2. The point for consideration is to what compensation are the appellants entitled to?
3. Since the appellants i.e. claimants, are the father, brothers and sisters of the deceased, the age of the first appellant, but not the age of the deceased, that is relevant for fixing the relevant multiplier, because petitioners 2 to 8 are not the legal heirs to the estate of the deceased, and first appellant alone is the heir to his estate as per schedule to Hindu Succession Act, 1956 (the Act), read with Section 8 of the Act, as father is in the first entry and brothers and sisters are in the second entry in Class II heirs shown in the schedule to the Act and since as per Section 9 of the Act, the first entry in Class II heirs shall be preferred to those in the second entry. That apart appellants 2 to 8 cannot also be said to be dependants on the earnings of the deceased, because the full cause title of the claim petition shows that appellants 2 to 5 are married sisters of the deceased and so they would be maintained by their respective husbands but not by the deceased. As far as appellants 6 to 8 are concerned they are described as tailors and so it is clear that they are ekeing out their own livelihood by tailoring and so they cannot be said to be dependants on the deceased.
4. First appellant described himself as a person aged 60 years in the claim petition. Assuming that the age of the first appellant mentioned in the claim petition is true, in view of his age, the multiplier would be less than one. So, even assuming that the finding of the Tribunal that the deceased was contributing Rs.2,000/- per month to the appellants for their maintenance is true, his annual contribution to the appellants would be Rs.24,000/- and adding non-pecuniary damages thereof, appellants, say first appellant only, would have been entitled to about Rs.50,000/- as compensation. Even if multiplier in schedule II of the Motor Vehicles Act, 1988 (the Act), is taken into consideration the multiplier would be '5' and so the compensation payable, including non-pecuniary damages, would be about Rs.1,50,000/-. So, the compensation of Rs.3,27,500/- awarded by the Tribunal by fixing the multiplier by taking the age of the deceased into consideration is to say the least, a windfall on the appellants.
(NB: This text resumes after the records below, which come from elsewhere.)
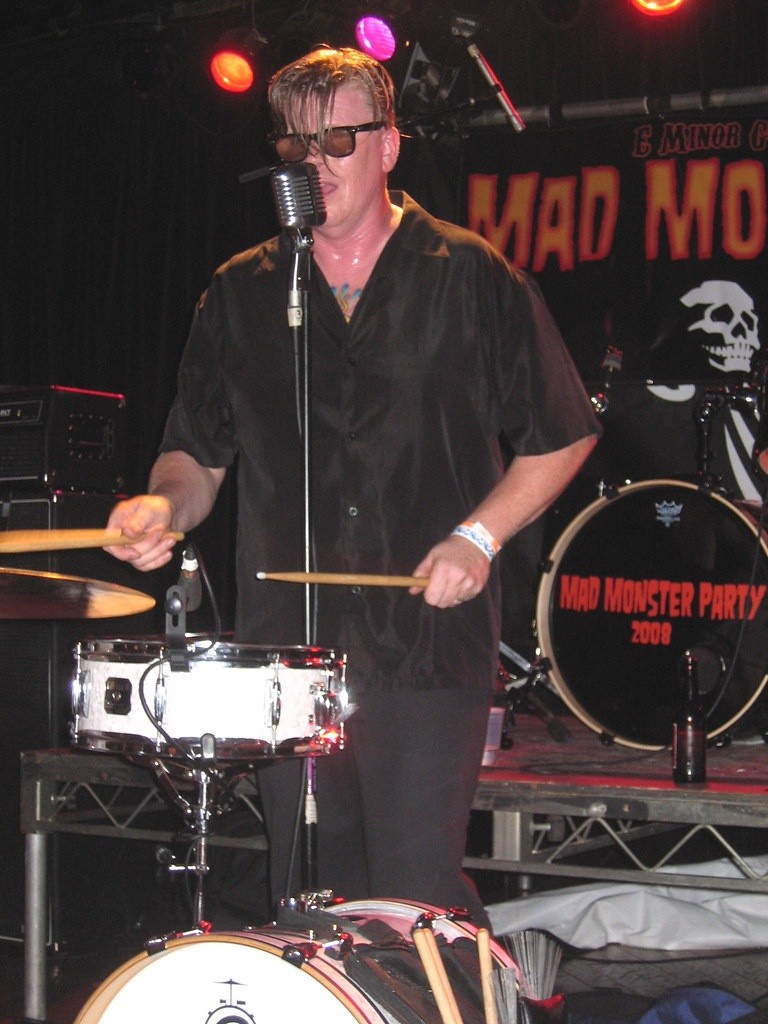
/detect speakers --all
[1,491,141,952]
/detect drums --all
[74,621,361,771]
[534,472,768,755]
[73,899,548,1024]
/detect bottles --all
[671,651,706,784]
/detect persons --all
[101,44,602,942]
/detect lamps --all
[207,26,272,96]
[352,0,418,65]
The Tribunal failed to keep in view the fact that the deceased, had he been alive, would have got married and begotten children and so he would not be contributing the same amount which he might be contributing to his father and non-dependant brothers and sisters, after he got married.
Ex facie the finding of the Tribunal that the contribution of the deceased to the appellants is Rs.2,000/- per month is erroneous. Had the third respondent obtained permission under Section 170 of the Act and preferred an appeal, or cross objections, the compensation awarded by the Tribunal would have been reduced to half. So, the claim in the appeal cannot but be said to be avercious and merit-less.
5. Hence, the appeal is dismissed with costs.